Stones rock club with surprise gig
The Rolling Stones have ripped through Los Angeles' intimate Fonda Theatre with enough energy to fuel their entire 15-city North American tour, in a surprise concert.
The band had announced they would perform a "club show" to kick off their Zip Code tour, which launches on Sunday in San Diego.
The concert at the 1,300-capacity venue instantly sold out, with one fan outside the theatre offering 4,000 dollars (£2,500) for one ticket.
The Stones played for an hour and a half, including the entire Sticky Fingers album, with the same enthusiasm they had when the record was released in 1971. The group is re-releasing the album next week.
"So this is our first show of our tour," an animated Mick Jagger said. "Tonight we're doing something we've never done before ... We're going to do the whole of Sticky Fingers."
They played each of the tracks as promised, with Sir Mick, 71, exhibiting the energy of a high-school cheerleader.
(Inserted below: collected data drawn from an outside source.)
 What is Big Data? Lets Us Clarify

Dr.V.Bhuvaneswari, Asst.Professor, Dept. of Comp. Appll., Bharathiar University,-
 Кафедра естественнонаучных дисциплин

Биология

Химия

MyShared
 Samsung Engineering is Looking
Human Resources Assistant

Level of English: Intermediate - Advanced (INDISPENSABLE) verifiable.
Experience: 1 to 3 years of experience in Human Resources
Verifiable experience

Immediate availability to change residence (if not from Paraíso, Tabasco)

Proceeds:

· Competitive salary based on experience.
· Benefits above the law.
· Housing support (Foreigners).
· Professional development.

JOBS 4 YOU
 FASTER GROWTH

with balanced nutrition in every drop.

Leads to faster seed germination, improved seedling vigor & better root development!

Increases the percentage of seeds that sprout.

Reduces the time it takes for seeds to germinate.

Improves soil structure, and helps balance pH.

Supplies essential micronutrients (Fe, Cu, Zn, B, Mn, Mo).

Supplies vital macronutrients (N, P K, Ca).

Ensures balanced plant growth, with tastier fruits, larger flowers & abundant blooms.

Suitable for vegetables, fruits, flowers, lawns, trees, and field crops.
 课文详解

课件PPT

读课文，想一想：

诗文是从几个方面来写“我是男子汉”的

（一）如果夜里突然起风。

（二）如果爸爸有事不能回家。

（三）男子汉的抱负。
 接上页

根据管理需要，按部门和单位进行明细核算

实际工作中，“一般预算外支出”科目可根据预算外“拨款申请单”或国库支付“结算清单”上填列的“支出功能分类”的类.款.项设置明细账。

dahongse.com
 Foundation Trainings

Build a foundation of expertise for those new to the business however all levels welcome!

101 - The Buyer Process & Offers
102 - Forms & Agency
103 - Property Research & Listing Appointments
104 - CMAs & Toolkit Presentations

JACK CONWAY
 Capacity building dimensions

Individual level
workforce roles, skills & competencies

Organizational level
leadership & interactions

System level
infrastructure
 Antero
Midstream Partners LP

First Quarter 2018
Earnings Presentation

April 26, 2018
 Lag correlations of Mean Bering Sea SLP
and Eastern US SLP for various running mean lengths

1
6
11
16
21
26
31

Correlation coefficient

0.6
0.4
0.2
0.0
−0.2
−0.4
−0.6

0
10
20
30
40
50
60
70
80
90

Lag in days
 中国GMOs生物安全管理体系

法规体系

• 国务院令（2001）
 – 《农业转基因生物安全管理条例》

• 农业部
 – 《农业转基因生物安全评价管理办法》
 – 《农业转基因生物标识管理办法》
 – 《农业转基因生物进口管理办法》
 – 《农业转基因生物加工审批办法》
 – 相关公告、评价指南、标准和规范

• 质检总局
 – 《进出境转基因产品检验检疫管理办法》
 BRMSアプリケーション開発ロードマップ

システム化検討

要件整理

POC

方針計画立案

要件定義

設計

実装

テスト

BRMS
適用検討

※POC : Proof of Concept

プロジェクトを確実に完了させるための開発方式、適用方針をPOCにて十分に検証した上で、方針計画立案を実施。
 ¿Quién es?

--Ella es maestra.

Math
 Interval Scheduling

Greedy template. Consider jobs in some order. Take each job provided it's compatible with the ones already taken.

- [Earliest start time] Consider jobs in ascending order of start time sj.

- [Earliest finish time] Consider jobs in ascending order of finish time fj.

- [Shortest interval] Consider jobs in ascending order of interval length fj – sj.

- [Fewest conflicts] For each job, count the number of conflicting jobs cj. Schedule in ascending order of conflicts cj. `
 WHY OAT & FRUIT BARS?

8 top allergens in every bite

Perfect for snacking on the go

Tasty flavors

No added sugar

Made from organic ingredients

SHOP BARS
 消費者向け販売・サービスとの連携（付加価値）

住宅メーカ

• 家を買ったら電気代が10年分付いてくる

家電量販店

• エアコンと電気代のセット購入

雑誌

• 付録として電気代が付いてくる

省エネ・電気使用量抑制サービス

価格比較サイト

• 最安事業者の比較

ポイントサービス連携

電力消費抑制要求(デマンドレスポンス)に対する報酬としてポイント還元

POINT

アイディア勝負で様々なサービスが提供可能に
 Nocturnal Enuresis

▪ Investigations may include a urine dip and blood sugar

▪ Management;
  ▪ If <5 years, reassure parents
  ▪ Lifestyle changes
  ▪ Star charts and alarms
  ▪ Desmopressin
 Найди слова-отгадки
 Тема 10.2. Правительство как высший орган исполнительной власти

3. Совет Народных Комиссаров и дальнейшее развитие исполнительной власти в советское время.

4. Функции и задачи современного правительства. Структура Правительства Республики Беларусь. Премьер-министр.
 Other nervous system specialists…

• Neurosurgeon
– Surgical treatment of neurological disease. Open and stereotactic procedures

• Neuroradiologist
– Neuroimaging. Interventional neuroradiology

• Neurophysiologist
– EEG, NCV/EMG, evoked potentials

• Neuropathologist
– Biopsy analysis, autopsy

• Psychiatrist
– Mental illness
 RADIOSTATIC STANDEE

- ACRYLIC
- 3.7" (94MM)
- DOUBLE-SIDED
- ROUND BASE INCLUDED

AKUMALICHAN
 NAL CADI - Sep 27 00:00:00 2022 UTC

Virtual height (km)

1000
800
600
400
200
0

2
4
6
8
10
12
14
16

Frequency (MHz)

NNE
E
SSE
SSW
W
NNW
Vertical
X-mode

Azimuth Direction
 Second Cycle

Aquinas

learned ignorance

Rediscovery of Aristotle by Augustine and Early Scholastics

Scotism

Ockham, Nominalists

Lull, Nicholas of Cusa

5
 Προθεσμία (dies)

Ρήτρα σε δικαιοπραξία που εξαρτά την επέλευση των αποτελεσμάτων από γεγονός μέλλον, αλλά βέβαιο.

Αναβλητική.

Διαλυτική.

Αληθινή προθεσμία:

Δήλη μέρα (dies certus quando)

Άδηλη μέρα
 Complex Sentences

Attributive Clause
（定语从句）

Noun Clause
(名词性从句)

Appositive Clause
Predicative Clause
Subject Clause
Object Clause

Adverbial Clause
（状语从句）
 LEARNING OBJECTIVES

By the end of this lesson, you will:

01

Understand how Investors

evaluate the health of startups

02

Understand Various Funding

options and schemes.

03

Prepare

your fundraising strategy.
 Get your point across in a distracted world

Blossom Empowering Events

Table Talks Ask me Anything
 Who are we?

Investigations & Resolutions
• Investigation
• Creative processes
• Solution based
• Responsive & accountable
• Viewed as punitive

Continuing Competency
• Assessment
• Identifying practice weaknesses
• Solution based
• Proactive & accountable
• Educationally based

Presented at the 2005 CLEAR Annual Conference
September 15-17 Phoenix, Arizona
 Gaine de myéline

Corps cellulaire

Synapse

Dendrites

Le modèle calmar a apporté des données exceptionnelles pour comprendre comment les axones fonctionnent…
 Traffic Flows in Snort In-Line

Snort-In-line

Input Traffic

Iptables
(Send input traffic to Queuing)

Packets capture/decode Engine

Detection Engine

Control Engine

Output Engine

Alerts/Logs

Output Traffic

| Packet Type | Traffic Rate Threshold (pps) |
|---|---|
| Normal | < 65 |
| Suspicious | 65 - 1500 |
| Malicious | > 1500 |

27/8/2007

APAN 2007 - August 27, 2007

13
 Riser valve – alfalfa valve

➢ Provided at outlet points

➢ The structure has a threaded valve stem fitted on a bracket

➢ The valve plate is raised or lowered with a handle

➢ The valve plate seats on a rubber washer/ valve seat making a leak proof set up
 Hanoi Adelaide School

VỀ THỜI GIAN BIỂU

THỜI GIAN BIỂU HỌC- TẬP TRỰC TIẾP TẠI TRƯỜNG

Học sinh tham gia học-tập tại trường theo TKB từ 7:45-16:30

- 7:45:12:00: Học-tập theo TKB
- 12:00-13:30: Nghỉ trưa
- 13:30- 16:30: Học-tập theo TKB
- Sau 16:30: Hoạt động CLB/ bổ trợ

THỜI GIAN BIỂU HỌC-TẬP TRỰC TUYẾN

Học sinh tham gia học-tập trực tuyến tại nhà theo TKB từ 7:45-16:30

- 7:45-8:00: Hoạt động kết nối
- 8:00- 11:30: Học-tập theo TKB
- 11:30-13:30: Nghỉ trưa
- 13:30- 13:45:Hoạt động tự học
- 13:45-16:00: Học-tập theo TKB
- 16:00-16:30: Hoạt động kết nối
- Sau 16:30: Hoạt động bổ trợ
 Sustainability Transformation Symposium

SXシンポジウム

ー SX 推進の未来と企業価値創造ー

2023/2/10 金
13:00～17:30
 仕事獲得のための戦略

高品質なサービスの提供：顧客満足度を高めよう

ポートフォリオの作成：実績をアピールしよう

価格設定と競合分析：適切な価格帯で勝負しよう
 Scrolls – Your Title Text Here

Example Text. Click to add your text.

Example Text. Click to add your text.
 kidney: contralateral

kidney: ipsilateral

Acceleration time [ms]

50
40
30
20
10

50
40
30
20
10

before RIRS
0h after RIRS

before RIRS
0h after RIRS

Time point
He strutted and boogied, puffed out his bird-like chest, punched the air and wiggled his wiry frame, grinning, clapping and urging the audience to join in.
Keith Richards was in fine voice, too, and extra smiley, as was Ronnie Wood, all cheekbones and sinew, and drummer Charlie Watts, who shared a toothy smile with Sir Mick.
At times, there were as many as 11 musicians on stage, with two keyboardists, two backup singers, two saxophone players and a bassist joining the four Stones members.
The crowd was just as starry, with Jack Nicholson, Bruce Willis, Harry Styles, Leonard Cohen and Kesha among those enjoying the show from the private balcony, open strictly to VIPs.
Sir Mick was the master of ceremonies, and in great spirits.
"I should have warned you before, but there may be a lot of 60s drug references on this record that may puzzle some people. It was a great, groovy scene," he said as he introduced Sister Morphine.
"That's seriously a bit of a down song," he said when they finished it. "And there's more to come!"
He strapped on an acoustic guitar to perform Wild Horses and Richards sat down with a 12-string for You've Got To Move. The set also included Start Me Up, When The Whip Comes Down and All Down the Line.
The band used the encore to pay tribute to the late BB King, who died last week.
"He was one of our favourite guitarists," Sir Mick said, "a wonderful guy who played with us on a number of occasions."
The Stones' version of Rock Me Baby featured a harmonica solo by Sir Mick. They also played Jumpin' Jack Flash before finishing with Otis Redding's Can't Turn You Loose, capping the night with an all-band bow.
The secret-show-before-the-tour is becoming tradition for the Rolling Stones, who played at an even tinier Los Angeles club before launching its 50 And Counting tour at Staples Centre in 2013.
"Next year we'll come back and do the whole of Satanic Majesties," Sir Mick quipped.